_課題 A_:
講評を読み、次の問いに答えてください。
(i) 筆者は現在どこに住んでいますか。
(ii) 京都に対抗して鎌倉がかかげた看板は何ですか。
(iii) 鎌倉が世界遺産として認められるためのお手本は、どこにあると筆者は述べていますか。
_課題 B_:
講評の中の「それほど鎌倉の生活基盤は脆弱です。」という一文を英語に訳してください。
_課題 C_:
講評のうち、「京都に対抗して「武家の古都」」から「まさに京都にあると思います。」までを一字一句そのまま出力してください。
── 抜粋本文 ──
審査委員長 川端香男里氏の講評
2013年5月26日
まず自己紹介をしなければいけません。
私は現在鎌倉に住んでおりますが、残念なことに鎌倉は今回世界文化遺産には選ばれませんでした。今、残念と申し上げましたが、鎌倉市民はある意味では、ほっとしております。
京都に対抗して「武家の古都」という看板をかかげましたが、古き「武家の」文化伝統が今の鎌倉にどれだけ残されているか、ということは大変疑問です。今は巨大都市東京の手っ取り早い観光・娯楽都市として賑わっておりますが、押し寄せる車や人の洪水で週末など大変な混雑ぶりです。もし文化遺産に登録されたら、富士山の騒ぎを見てわかりますように、どっと人が押し寄せて町全体の生活が崩壊しかねません。それほど鎌倉の生活基盤は脆弱です。そこで思いますのは、京都と鎌倉の違いということですね。京都の方が鎌倉よりずっと長い歴史をもっているという問題ではなくて、そこに住んでいる人々の意識が問題なのだと思っています。鎌倉が世界遺産として認められるためのお手本は、まさに京都にあると思います。
───
── 収集データ ──
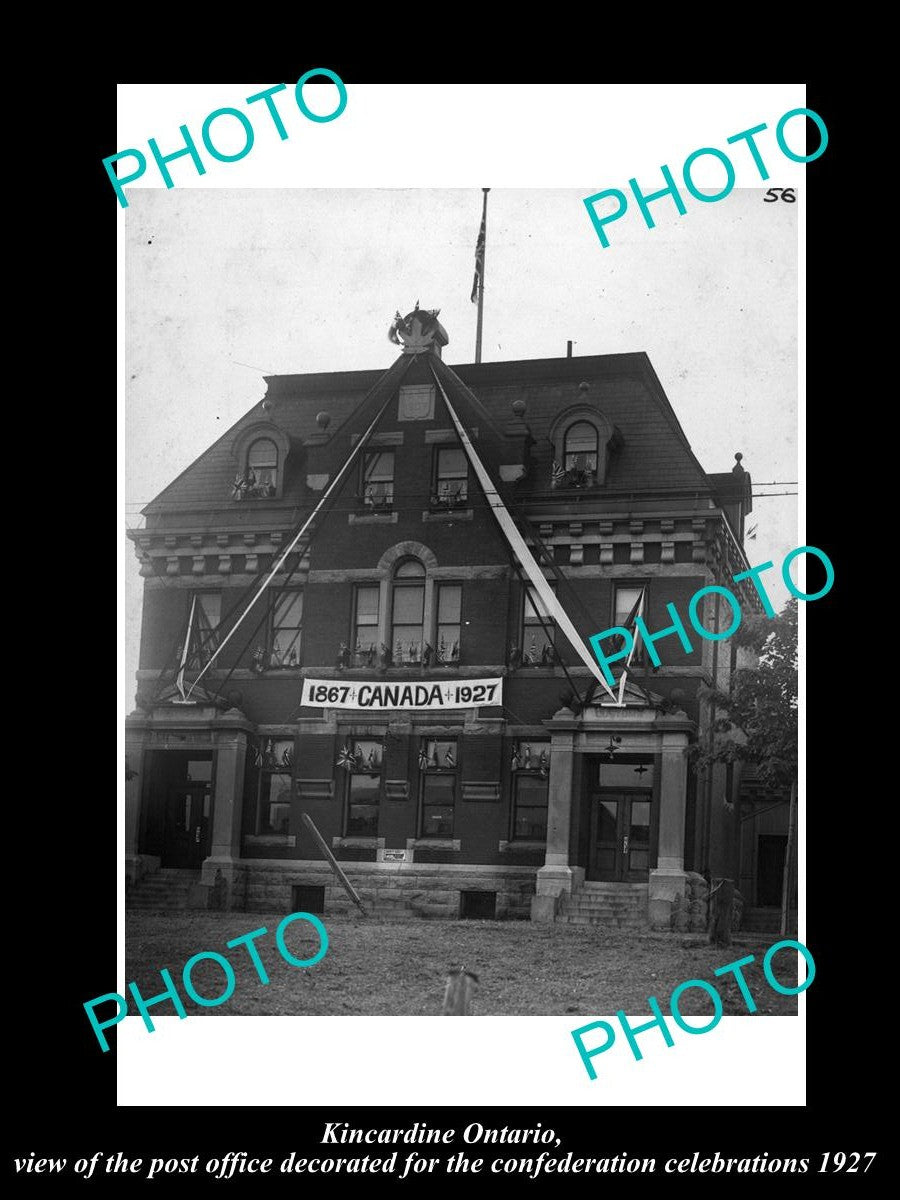 OLD LARGE HISTORIC PHOTO OF KINCARDINE ONTARIO CANADA, THE POST OFFICE c1927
───
_記述解答 A_:
(i) 鎌倉
(ii) 「武家の古都」
(iii) 京都

_記述解答 B_:
That is how fragile the foundation of daily life in Kamakura is.

_記述解答 C_:
京都に対抗して「武家の古都」という看板をかかげましたが、古き「武家の」文化伝統が今の鎌倉にどれだけ残されているか、ということは大変疑問です。今は巨大都市東京の手っ取り早い観光・娯楽都市として賑わっておりますが、押し寄せる車や人の洪水で週末など大変な混雑ぶりです。もし文化遺産に登録されたら、富士山の騒ぎを見てわかりますように、どっと人が押し寄せて町全体の生活が崩壊しかねません。それほど鎌倉の生活基盤は脆弱です。そこで思いますのは、京都と鎌倉の違いということですね。京都の方が鎌倉よりずっと長い歴史をもっているという問題ではなくて、そこに住んでいる人々の意識が問題なのだと思っています。鎌倉が世界遺産として認められるためのお手本は、まさに京都にあると思います。